On Thursday, in response to a question about whether the U.S. would support such actions, Biden replied during a White House briefing, “We’re discussing that,” though he quickly added, “There’s nothing going to happen today.”
Following Biden’s remarks, West Texas Intermediate (WTI), the U.S. oil benchmark, surged by 5.5%. The sudden spike highlighted the market’s sensitivity to geopolitical developments, particularly in the Middle East, a key region for global oil production.
On Friday, Biden appeared more direct in discouraging potential attacks on Iranian oil infrastructure. He stated, “The Israelis have not concluded what they’re going to do in terms of a strike. That’s under discussion. If I were in their shoes, I’d be thinking about other alternatives than striking oil fields.”
The president’s comments come amid an intensifying conflict in the region following Israel’s retaliation to the Oct. 7 attacks.
While Israeli bombardments of Gaza have had limited impacts on the oil market over the past year, Biden’s remarks signal a new layer of complexity in the already volatile situation. The region has seen further escalation, including an Israeli incursion into Lebanon that resulted in the death of Hezbollah leader Hassan Nasrallah and a retaliatory missile strike by Iran earlier this week.
The potential for Israeli actions to impact Iran’s oil production could have far-reaching consequences. Iran, the world’s seventh-largest oil producer, pumps around 4 million barrels of oil per day. While the U.S. does not directly rely on Iranian oil, the global nature of the oil market means any disruption in Iranian supply could still impact American consumers.
“If that market lost supplies of Iranian oil, it affects the consumer because worldwide prices rise, and the U.S. has become a major supplier to the world,” said Andy Lipow, president of consulting firm Lipow Oil Associates, LLC.
Lipow emphasized that the U.S. economy is tied to global oil prices, and any disruption in the flow of Iranian oil would likely lead to higher prices at American gas pumps.

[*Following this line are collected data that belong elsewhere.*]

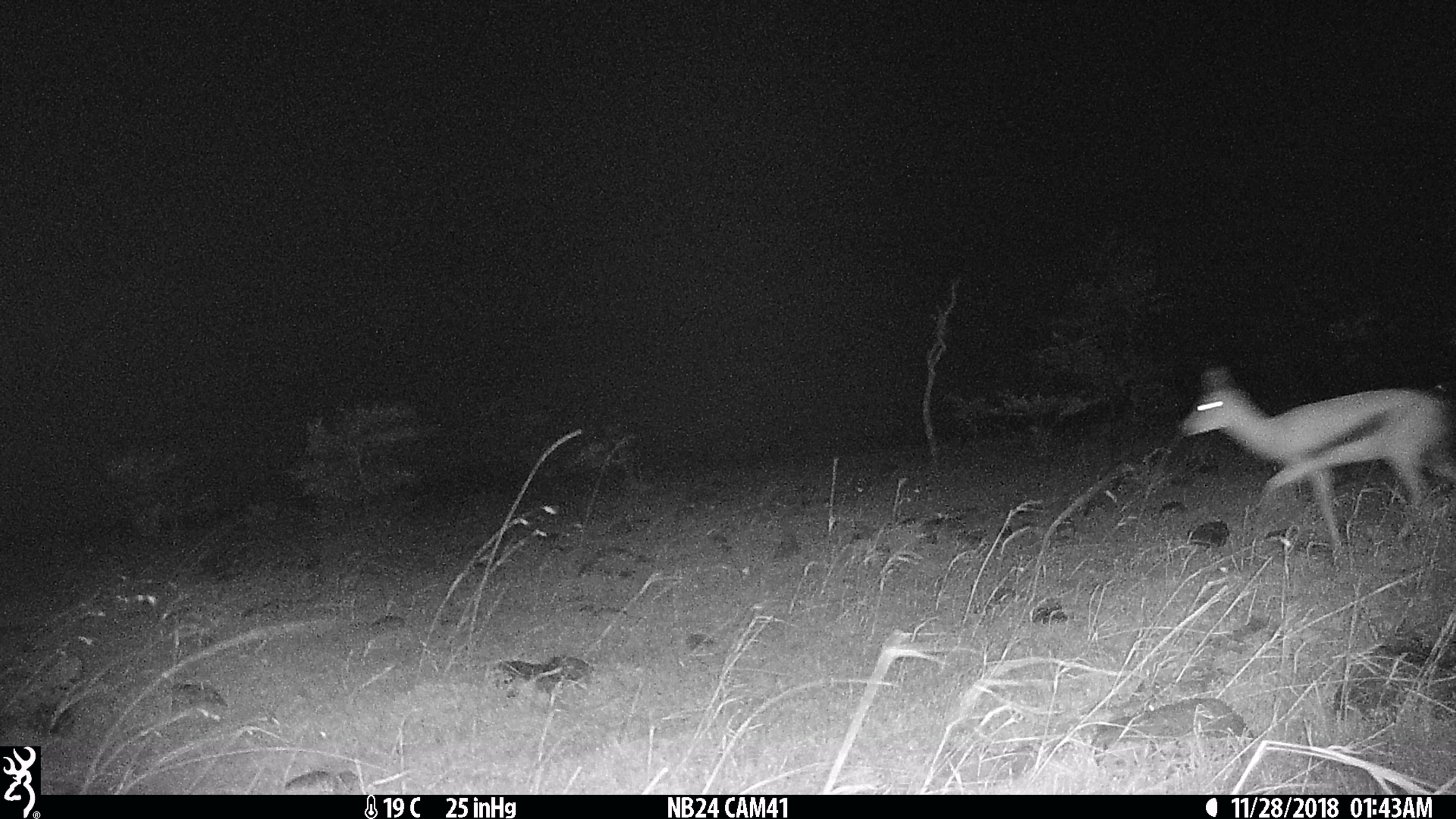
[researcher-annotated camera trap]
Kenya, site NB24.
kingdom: Animalia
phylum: Chordata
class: Mammalia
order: Artiodactyla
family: Bovidae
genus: Eudorcas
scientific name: Eudorcas thomsonii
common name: thomon's gazelle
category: gazelle thomsons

The oil market has been relatively stable in the past year despite regional conflicts, particularly when compared to the significant price spikes following Russia’s 2022 invasion of Ukraine. That conflict sent gas prices soaring to record highs across the globe.
However, with tensions in the Middle East intensifying and the possibility of direct impacts on Iranian oil production, experts warn that American consumers could see renewed volatility in fuel costs if the situation escalates further.